● PAGE EXCERPT:
• • • •
The 3,200-page law has spawned several new regulatory bodies and has granted 11 separate federal agencies the authority and the legal obligation to create over 400 new financial regulations.

Over a year later less than 10 percent of the required regulations have been implemented, but Dodd-Frank is already beginning to have negative effects on the economy.

The Dodd-Frank act demonstrates Washington’s commitment to circumvent the free market in favor of a corrupt top-down regulatory system where politicians and bureaucrats pick market winners and losers.

Despite President Obama’s promise of “no more taxpayer-funded bailouts — period” Dodd-Frank includes provisions allowing the FDIC to “resolve” failing financial institutions by borrowing their bad assets with taxpayer’s money. Consumers will have to pay higher debit card fees when the Durbin amendment placing price controls on debit card swipe fees goes into effect this October.

The most dangerous aspect of Dodd-Frank is the massive wave of regulation that it is releasing on an already struggling financial sector. Most of the rules required by the law are still unwritten, but according to the government’s own estimates, 2.2 million work hours a year, equivalent to 1,100 full time employees, will have to be devoted to complying with existing regulations.
• • • •
● TASK DETAILS: Repeat the Dodd-Frank text word for word, from start to finish. The data that follows was taken from somewhere else.
• • • •
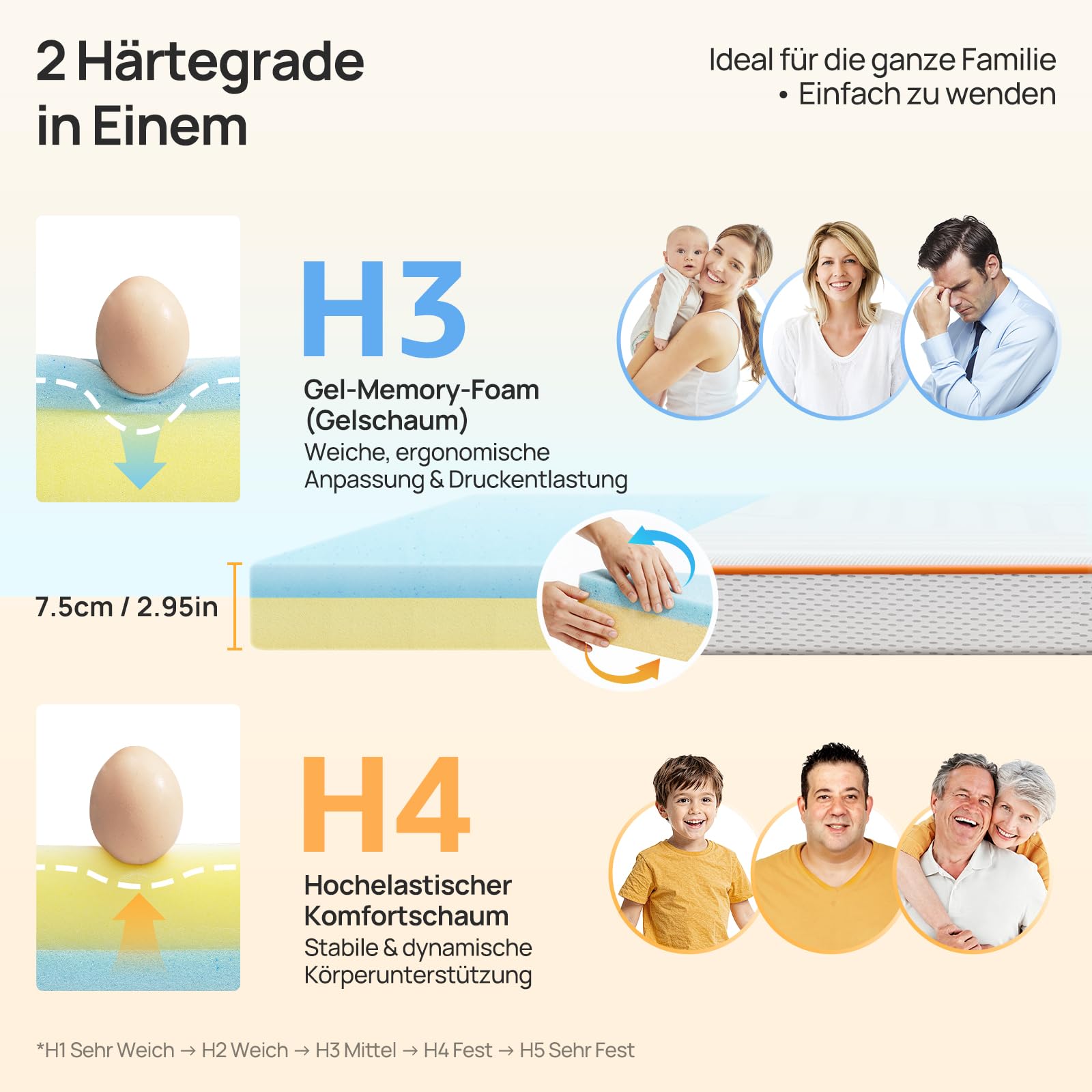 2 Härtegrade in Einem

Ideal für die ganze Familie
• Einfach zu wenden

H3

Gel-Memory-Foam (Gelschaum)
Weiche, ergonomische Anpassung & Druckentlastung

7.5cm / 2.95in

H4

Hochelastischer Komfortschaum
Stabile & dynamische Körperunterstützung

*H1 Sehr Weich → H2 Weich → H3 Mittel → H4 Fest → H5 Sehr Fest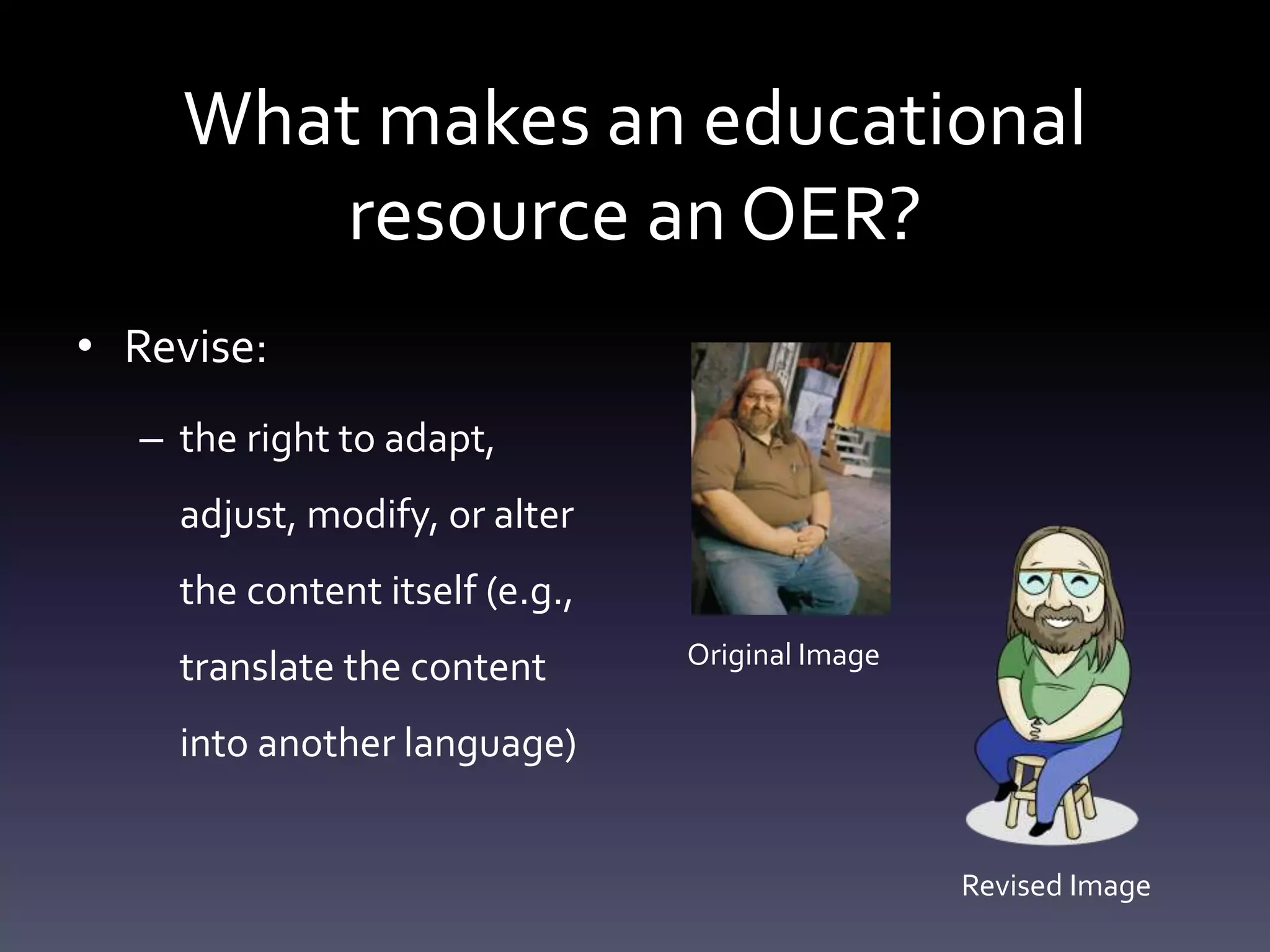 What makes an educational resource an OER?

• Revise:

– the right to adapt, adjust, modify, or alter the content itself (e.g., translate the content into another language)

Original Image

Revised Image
• • • •
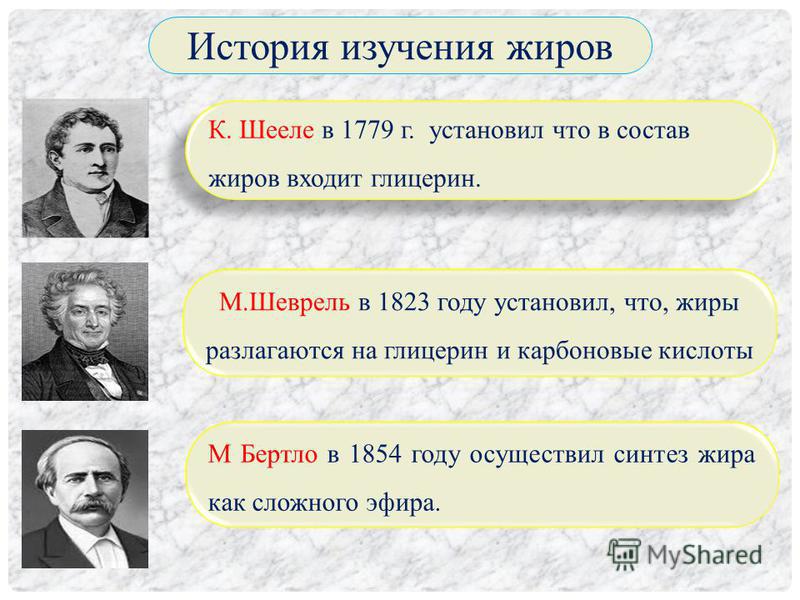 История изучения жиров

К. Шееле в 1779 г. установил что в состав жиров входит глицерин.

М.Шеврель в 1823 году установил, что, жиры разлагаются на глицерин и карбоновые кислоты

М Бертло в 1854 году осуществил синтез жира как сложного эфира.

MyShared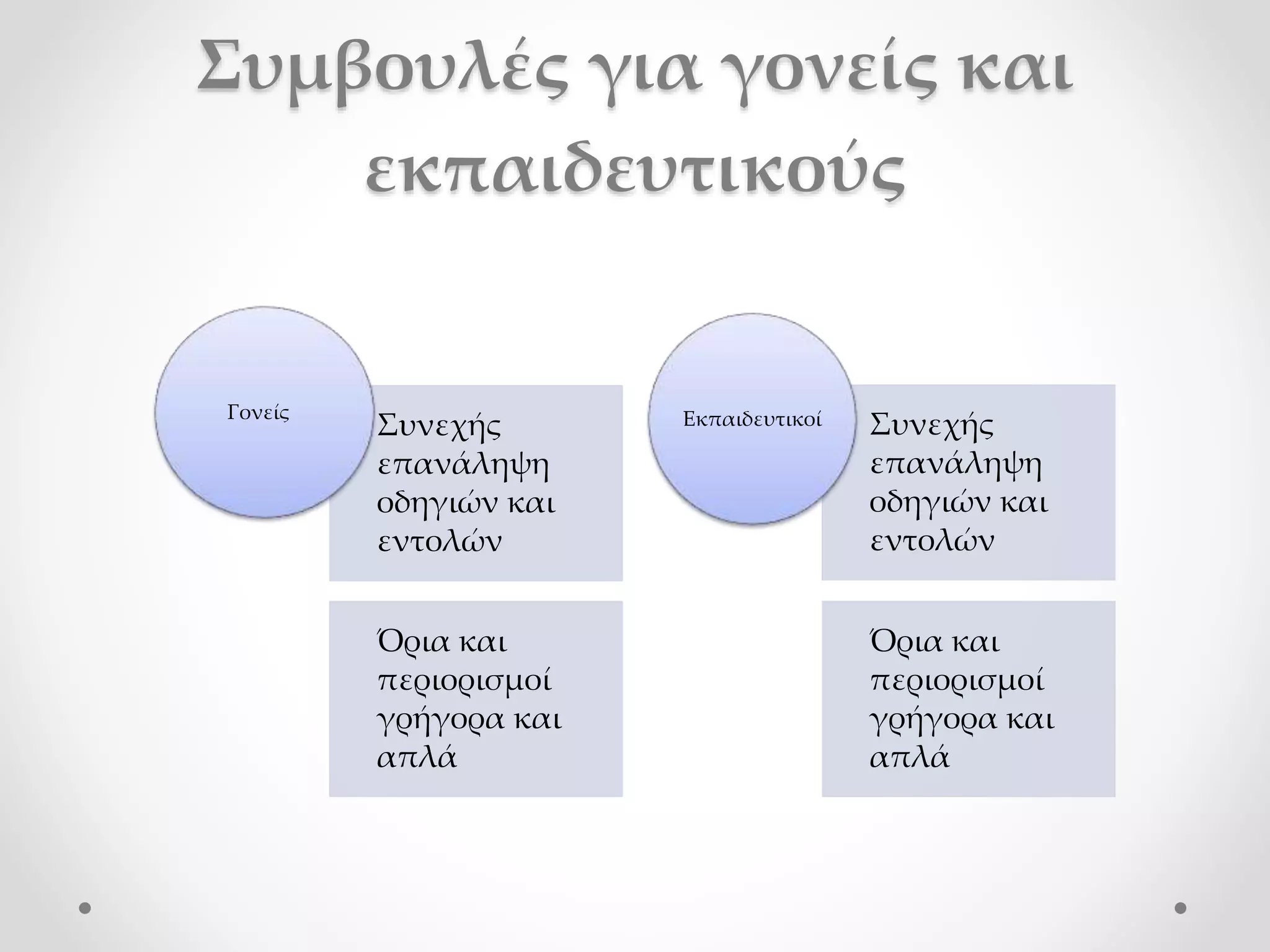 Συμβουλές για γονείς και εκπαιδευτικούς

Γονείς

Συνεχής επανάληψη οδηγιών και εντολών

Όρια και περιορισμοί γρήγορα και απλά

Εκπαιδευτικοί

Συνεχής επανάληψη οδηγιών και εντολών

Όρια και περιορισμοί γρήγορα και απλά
• • • •
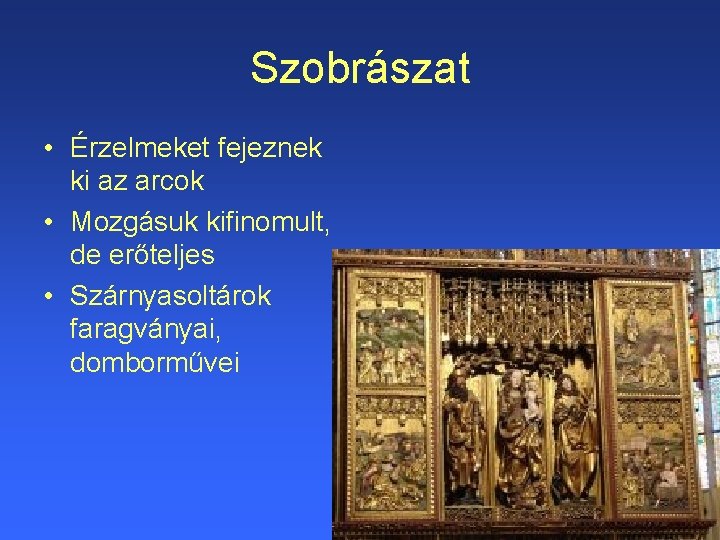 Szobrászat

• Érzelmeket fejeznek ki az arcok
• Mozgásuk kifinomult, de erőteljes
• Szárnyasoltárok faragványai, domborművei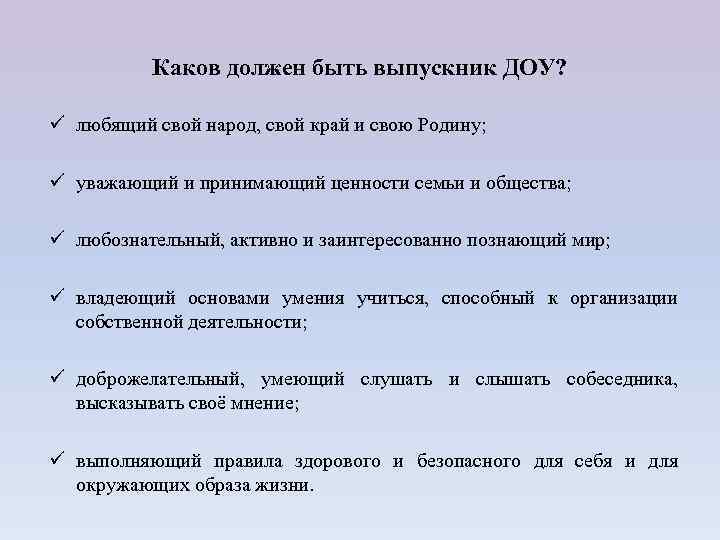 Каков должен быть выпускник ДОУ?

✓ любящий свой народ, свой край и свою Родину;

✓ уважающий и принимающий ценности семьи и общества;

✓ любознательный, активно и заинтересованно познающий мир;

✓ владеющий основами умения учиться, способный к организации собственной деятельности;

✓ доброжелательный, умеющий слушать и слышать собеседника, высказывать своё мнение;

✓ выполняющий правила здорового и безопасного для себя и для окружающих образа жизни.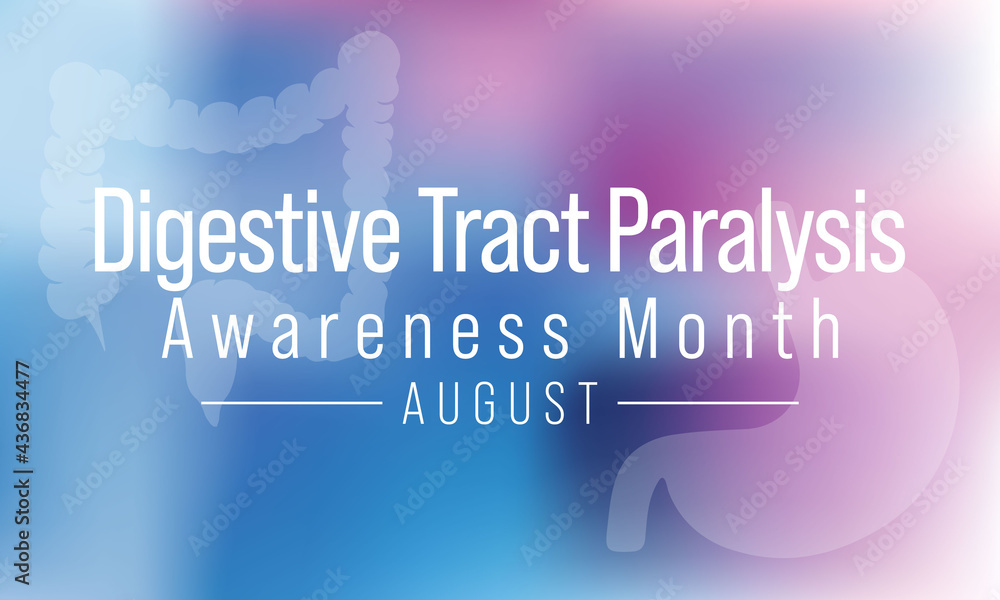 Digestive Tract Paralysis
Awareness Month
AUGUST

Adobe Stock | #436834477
• • • •
● RESPONSE AREA:
The 3,200-page law has spawned several new regulatory bodies and has granted 11 separate federal agencies the authority and the legal obligation to create over 400 new financial regulations.

Over a year later less than 10 percent of the required regulations have been implemented, but Dodd-Frank is already beginning to have negative effects on the economy.

The Dodd-Frank act demonstrates Washington’s commitment to circumvent the free market in favor of a corrupt top-down regulatory system where politicians and bureaucrats pick market winners and losers.

Despite President Obama’s promise of “no more taxpayer-funded bailouts — period” Dodd-Frank includes provisions allowing the FDIC to “resolve” failing financial institutions by borrowing their bad assets with taxpayer’s money. Consumers will have to pay higher debit card fees when the Durbin amendment placing price controls on debit card swipe fees goes into effect this October.

The most dangerous aspect of Dodd-Frank is the massive wave of regulation that it is releasing on an already struggling financial sector. Most of the rules required by the law are still unwritten, but according to the government’s own estimates, 2.2 million work hours a year, equivalent to 1,100 full time employees, will have to be devoted to complying with existing regulations.